* **EXTRACT PROVIDED**
# billing and coding question



## kattykimm (Jun 22, 2011)

If patient has 2 insurances, you bill the first insurance - now sending to 2nd insurance company (with attached EOB of course) but they don't have this CPT code listed as a billable service - but there is a different code they use - Question:  If we locate both billing codes on the note - can you legally change the billing code to bill the second insurance?  If the 1st insurance doesn't pay anything and now trying 2nd insurance, is it legal only at this time to change the billing code?  OR is it always illegal to change it.  Some providers use HCPC codes for services or their own billing code while there is an equivalent is a CPT code at another insurance.  Not sure what the legalities are with this.  Some staff think that only one code can be used and you can never change it once it is billed at all.  Thanks.


----------



## tpontillo (Jun 22, 2011)

what code are we talking about?


----------



## kattykimm (Jun 22, 2011)

H0004 - is a behavioral health code for Medicaid AHCCCS - versus counseling codes is a CPT code.  Or does it matter which code?


----------



## snjberry (Jun 22, 2011)

I know I bill hcpcs codes to medicare that I have to change for some of my second payers.  Such as well woman codes.. However, I don't bill behavorial health.  Sometimes you can call the payer and they will tell you if they accept changes.  Thats what I did.


----------



## gailmc (Jun 22, 2011)

I would agree that it is ok to convert a HCPCs code to an accepted code for the payer. We convert codes a lot because Medicare and two of our commerical payers do not accept consultation codes. We bill the consult initially and then if needed, convert it to an E/M if the secondary insurance does not accept consult codes. This can also happen for admin charges for flu, pneumo,and heb B shots for Medicare or Medicare replacement plans.


----------

* **MATERIAL SHOWN**
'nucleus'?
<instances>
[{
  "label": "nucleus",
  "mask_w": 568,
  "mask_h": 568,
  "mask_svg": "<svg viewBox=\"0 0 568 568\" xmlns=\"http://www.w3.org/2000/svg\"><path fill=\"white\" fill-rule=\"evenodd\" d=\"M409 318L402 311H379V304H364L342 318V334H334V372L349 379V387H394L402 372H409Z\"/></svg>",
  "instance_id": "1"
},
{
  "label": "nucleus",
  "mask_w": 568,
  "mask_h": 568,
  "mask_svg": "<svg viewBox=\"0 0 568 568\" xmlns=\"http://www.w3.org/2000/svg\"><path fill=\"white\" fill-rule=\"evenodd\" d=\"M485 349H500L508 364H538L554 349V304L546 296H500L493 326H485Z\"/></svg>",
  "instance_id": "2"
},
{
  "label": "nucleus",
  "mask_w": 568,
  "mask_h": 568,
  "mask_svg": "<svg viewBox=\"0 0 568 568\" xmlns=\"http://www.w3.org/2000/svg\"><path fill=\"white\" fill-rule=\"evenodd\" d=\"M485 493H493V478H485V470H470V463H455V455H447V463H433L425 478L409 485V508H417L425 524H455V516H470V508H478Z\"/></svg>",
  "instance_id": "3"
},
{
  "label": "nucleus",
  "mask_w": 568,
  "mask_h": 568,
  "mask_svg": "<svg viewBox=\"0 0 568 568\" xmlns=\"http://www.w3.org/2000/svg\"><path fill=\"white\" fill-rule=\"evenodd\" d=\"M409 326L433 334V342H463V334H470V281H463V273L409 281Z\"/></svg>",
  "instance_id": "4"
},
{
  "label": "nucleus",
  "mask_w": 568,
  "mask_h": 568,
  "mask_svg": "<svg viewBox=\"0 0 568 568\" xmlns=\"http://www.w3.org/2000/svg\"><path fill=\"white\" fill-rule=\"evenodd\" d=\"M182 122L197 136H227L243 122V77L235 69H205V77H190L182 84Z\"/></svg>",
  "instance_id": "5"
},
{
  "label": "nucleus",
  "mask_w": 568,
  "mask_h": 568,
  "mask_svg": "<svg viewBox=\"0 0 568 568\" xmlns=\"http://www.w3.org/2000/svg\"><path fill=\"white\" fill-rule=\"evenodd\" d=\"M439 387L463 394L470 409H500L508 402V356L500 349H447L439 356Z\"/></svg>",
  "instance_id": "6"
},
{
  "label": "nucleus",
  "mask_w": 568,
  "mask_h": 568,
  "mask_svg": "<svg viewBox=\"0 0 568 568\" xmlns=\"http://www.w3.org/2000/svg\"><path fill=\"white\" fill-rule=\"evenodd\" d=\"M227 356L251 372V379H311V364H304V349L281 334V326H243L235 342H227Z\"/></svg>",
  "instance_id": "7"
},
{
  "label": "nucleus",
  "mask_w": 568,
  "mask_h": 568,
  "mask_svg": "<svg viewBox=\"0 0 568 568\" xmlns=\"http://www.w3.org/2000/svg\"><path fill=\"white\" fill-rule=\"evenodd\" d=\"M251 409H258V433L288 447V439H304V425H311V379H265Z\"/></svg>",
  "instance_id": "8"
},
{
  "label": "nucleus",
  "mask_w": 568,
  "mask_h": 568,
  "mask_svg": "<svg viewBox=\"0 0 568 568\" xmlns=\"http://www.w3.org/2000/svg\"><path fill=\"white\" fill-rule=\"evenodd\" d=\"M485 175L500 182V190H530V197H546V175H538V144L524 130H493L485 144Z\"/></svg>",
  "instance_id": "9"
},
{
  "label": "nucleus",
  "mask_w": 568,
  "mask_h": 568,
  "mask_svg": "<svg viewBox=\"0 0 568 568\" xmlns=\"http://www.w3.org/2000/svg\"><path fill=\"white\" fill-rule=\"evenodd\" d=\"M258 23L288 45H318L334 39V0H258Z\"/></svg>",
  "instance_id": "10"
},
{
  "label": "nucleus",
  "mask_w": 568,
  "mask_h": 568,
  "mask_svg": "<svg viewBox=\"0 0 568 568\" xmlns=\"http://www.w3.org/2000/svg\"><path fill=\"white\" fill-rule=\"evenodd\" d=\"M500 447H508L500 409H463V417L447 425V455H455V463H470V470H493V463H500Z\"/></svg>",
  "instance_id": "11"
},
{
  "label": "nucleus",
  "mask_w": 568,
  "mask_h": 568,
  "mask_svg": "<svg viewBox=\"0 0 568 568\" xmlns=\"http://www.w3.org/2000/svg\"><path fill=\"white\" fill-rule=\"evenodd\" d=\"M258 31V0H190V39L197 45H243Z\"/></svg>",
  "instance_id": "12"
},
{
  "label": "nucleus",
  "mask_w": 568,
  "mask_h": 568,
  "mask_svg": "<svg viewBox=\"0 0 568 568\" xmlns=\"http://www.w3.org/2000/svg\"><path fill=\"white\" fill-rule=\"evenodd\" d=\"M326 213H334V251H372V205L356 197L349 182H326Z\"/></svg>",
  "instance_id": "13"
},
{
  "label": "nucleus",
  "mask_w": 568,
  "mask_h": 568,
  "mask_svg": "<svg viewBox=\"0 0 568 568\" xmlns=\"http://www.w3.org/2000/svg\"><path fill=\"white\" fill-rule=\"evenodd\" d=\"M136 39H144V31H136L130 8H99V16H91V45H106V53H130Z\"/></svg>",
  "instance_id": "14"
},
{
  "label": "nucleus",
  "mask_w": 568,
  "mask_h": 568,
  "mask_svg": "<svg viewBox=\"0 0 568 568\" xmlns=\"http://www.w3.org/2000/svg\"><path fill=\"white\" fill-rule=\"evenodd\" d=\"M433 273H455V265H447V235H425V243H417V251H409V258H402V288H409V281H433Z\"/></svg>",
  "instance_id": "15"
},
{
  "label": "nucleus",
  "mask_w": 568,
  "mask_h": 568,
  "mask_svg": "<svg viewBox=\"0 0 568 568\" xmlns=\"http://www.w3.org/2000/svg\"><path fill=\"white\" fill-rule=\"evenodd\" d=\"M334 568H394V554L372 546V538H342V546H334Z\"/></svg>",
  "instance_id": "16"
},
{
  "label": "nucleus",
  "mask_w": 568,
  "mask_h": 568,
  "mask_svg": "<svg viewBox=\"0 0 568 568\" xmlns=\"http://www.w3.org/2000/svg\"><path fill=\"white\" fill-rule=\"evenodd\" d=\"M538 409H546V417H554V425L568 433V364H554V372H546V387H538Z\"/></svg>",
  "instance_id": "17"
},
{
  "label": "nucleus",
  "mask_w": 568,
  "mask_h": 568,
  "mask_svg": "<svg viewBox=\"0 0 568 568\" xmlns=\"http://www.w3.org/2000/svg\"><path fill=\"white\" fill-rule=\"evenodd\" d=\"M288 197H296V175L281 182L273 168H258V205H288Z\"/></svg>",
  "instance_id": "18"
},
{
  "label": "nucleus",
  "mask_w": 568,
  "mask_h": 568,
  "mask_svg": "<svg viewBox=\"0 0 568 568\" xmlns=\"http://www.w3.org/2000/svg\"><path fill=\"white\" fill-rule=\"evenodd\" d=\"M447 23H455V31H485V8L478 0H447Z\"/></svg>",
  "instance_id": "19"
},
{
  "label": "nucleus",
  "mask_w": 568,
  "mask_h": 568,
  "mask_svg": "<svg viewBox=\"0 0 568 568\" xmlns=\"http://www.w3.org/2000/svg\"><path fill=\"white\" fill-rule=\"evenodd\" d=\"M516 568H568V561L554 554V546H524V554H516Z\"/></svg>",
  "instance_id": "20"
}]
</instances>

* **AIM OF THE EXERCISE**
Rewrite the billing forum thread from "H0004 - is a" through "what I did.", swapping "Medicaid AHCCCS" for "a state Medicaid plan".

* **SOLUTION TO THIS EXERCISE**
H0004 - is a behavioral health code for a state Medicaid plan - versus counseling codes is a CPT code.  Or does it matter which code?


----------



## snjberry (Jun 22, 2011)

I know I bill hcpcs codes to medicare that I have to change for some of my second payers.  Such as well woman codes.. However, I don't bill behavorial health.  Sometimes you can call the payer and they will tell you if they accept changes.  Thats what I did.